# Supplied data
━━━━━━━━━━
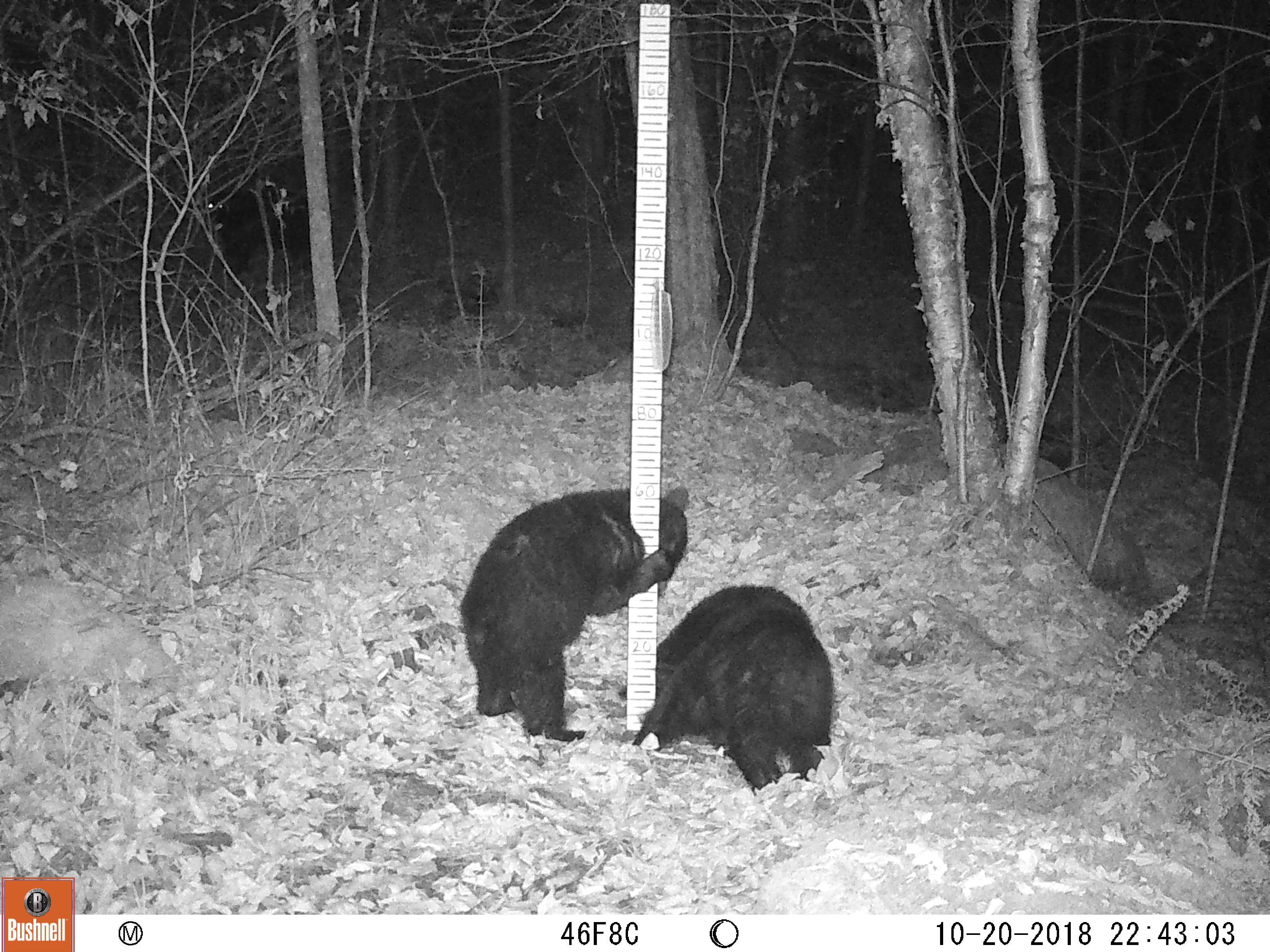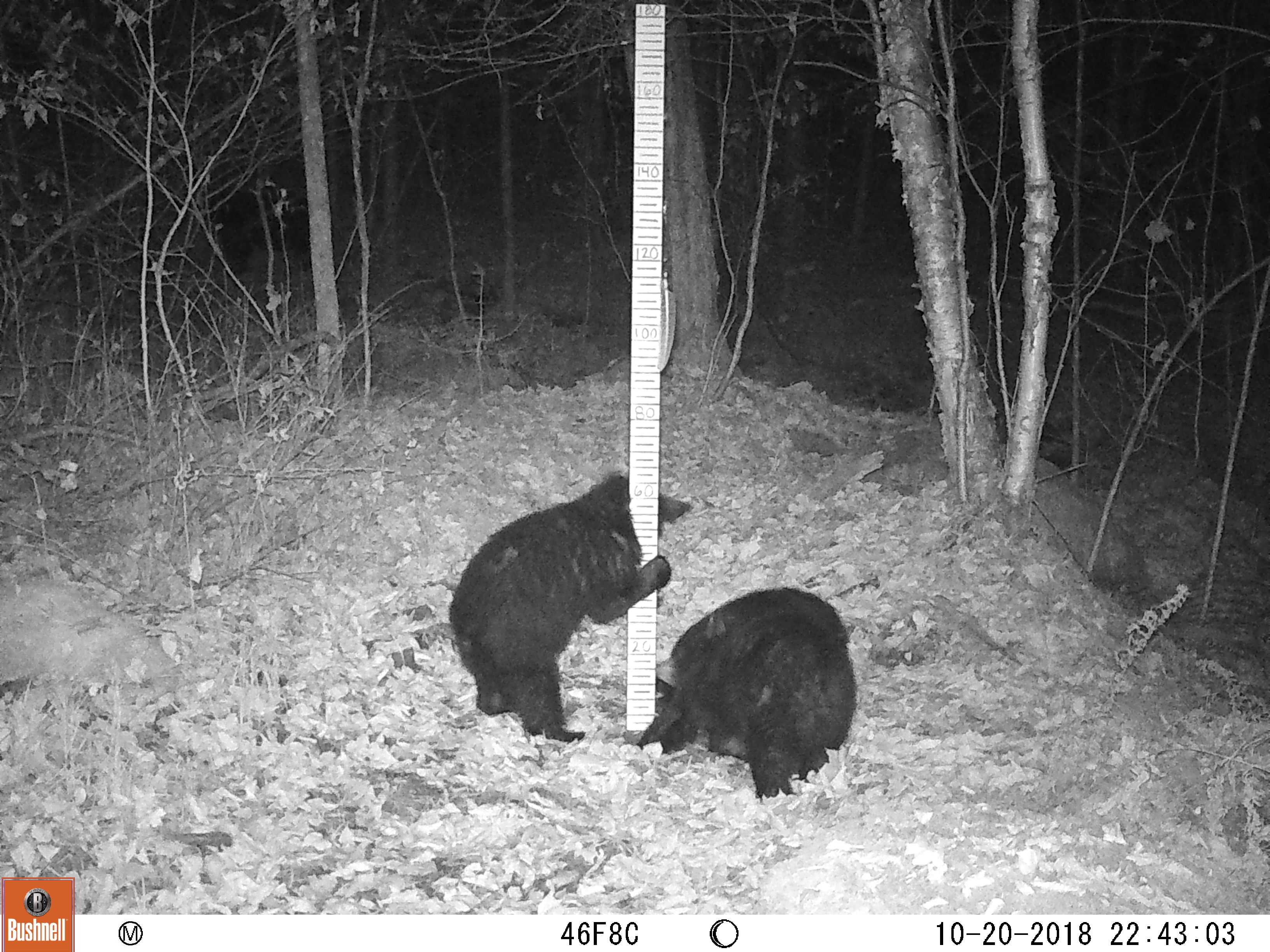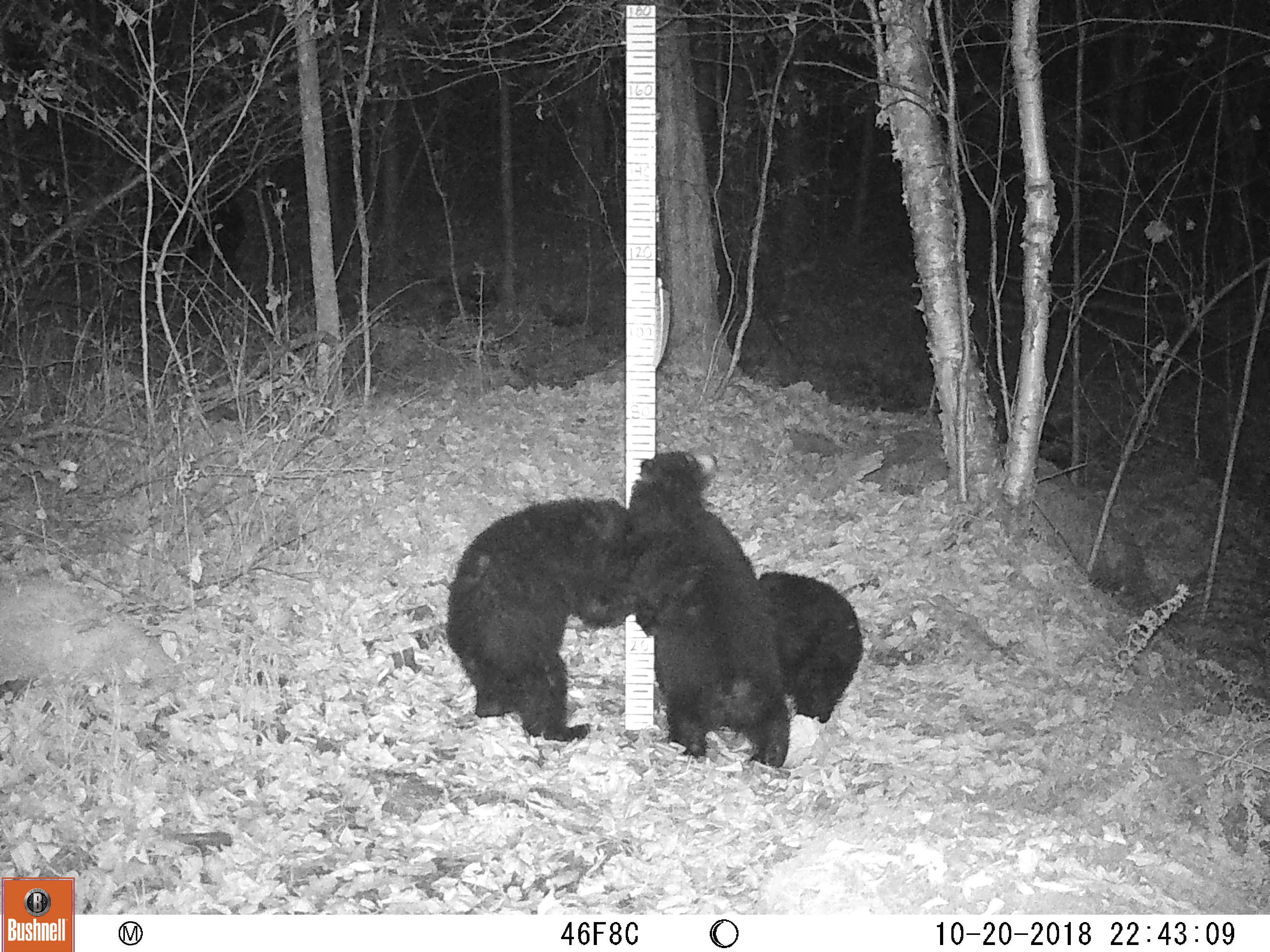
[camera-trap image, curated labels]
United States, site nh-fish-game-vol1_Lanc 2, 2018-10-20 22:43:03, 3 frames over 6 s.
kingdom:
━━━━━━━━━━
# What you will do
Print, exactly as they appear above, the lines running from the one with "United States, site" through the final line.

# Answer area
United States, site nh-fish-game-vol1_Lanc 2, 2018-10-20 22:43:03, 3 frames over 6 s.
kingdom:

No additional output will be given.